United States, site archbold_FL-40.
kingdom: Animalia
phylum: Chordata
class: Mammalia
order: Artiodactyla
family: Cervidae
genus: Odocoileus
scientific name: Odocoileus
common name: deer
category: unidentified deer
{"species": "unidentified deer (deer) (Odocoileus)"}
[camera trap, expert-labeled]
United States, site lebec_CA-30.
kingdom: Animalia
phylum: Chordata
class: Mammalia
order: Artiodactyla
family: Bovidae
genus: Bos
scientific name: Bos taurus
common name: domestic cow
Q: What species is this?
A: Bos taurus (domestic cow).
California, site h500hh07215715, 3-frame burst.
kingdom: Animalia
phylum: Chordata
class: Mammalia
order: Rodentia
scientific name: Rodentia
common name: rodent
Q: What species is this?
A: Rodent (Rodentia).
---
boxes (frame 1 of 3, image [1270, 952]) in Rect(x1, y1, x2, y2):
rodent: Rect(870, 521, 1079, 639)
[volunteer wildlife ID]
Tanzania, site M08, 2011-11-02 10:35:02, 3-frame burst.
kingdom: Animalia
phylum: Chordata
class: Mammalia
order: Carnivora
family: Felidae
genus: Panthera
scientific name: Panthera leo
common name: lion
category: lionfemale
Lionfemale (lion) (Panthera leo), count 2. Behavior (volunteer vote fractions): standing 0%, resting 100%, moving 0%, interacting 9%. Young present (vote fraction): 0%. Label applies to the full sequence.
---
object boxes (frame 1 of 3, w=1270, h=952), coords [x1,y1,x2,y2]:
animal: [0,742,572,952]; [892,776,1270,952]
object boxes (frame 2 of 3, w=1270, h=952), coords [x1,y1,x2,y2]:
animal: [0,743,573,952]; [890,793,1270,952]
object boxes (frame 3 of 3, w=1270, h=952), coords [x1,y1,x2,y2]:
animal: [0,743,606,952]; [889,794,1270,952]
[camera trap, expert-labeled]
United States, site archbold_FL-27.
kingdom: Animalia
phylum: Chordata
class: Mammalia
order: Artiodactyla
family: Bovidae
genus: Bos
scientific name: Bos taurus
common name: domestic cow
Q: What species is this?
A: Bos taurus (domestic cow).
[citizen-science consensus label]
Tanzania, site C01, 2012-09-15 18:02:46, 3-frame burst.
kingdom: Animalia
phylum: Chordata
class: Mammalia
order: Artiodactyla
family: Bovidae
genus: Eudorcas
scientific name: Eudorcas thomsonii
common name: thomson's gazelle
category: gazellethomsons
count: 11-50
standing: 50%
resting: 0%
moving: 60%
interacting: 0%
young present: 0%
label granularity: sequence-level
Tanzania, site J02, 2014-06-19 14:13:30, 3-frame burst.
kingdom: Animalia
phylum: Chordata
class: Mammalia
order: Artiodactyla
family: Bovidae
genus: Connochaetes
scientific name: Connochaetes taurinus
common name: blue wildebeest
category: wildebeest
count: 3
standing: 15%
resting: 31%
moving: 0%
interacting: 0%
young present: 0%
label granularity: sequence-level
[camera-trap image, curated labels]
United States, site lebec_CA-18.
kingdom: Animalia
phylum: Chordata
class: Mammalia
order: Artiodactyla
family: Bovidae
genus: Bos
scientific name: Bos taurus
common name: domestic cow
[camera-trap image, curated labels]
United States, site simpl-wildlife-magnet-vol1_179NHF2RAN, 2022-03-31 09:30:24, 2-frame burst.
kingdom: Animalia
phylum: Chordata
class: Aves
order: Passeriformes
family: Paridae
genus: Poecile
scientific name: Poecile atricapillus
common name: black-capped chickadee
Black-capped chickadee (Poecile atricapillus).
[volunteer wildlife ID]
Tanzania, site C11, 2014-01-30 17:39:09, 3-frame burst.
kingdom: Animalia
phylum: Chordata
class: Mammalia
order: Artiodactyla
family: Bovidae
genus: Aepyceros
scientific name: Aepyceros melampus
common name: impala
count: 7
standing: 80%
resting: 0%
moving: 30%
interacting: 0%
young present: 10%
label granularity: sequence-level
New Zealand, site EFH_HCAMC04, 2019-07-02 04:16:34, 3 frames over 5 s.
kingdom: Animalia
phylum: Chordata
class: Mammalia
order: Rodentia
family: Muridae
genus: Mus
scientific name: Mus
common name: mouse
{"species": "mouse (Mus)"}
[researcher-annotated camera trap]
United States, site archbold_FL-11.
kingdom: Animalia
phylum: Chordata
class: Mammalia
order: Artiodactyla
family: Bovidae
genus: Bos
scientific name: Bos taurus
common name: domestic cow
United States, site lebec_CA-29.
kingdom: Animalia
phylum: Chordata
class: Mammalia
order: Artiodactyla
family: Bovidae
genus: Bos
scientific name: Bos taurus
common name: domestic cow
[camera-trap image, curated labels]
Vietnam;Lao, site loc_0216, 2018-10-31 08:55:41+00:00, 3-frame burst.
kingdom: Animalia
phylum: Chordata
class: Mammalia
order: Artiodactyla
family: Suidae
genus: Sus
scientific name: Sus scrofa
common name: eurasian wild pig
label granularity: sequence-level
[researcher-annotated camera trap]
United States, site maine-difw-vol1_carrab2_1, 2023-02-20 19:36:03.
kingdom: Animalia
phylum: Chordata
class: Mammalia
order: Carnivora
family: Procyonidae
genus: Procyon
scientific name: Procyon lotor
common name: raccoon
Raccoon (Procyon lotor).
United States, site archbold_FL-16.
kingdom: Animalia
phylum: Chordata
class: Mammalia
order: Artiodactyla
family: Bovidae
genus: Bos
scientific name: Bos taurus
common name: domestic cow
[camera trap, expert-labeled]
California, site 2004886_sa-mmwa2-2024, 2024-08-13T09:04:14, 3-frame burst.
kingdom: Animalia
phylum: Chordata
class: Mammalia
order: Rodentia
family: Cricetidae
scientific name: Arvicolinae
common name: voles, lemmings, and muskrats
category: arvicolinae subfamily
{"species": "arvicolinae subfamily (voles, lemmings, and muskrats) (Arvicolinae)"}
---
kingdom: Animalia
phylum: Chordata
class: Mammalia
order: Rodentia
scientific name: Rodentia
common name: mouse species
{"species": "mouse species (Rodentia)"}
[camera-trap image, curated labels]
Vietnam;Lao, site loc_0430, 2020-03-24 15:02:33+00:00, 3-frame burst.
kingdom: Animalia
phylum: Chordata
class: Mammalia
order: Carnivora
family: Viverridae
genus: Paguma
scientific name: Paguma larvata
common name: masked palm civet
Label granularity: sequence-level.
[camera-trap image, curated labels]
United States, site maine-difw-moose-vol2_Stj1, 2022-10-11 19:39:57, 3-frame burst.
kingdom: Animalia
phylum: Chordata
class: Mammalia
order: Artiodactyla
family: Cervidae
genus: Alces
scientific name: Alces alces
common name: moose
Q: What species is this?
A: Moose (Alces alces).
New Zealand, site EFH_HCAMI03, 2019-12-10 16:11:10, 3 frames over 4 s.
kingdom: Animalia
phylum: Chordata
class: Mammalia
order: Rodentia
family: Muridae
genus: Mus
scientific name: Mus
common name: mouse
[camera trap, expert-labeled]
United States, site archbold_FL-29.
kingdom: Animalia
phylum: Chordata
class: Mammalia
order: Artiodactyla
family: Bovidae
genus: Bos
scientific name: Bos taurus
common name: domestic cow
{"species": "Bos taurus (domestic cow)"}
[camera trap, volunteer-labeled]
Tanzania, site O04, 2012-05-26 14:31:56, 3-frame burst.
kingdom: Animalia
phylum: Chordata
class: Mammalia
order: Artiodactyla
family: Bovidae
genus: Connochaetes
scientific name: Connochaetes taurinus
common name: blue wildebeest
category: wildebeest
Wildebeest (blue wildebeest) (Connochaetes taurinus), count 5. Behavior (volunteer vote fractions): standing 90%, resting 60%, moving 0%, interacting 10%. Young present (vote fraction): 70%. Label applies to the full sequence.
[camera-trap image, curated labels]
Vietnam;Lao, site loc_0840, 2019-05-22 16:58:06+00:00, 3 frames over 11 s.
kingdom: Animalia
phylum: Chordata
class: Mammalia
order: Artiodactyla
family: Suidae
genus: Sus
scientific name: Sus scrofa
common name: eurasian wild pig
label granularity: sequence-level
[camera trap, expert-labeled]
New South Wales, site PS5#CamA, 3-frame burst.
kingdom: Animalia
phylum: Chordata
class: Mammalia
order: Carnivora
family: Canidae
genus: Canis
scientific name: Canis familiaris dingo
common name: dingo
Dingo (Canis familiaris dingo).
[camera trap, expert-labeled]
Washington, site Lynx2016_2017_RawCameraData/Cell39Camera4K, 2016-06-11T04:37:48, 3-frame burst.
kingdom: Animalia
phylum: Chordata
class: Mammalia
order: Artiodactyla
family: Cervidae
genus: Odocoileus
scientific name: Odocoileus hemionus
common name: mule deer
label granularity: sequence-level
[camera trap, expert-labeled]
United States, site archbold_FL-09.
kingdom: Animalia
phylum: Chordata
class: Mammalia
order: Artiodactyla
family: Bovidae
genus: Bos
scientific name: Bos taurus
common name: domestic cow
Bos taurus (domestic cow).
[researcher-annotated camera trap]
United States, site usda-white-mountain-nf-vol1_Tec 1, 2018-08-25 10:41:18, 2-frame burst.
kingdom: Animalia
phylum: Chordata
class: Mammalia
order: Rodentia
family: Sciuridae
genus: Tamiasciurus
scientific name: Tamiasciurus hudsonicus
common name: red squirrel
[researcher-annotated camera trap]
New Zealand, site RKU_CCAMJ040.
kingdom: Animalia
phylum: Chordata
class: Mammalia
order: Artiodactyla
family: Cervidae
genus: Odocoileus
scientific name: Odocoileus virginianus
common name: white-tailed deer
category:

EXERCISE DIRECTIONS: Return each line of the material above in which the string "white" appears.

SOLUTION FOR THIS EXERCISE:
United States, site usda-white-mountain-nf-vol1_Tec 1, 2018-08-25 10:41:18, 2-frame burst.
common name: white-tailed deer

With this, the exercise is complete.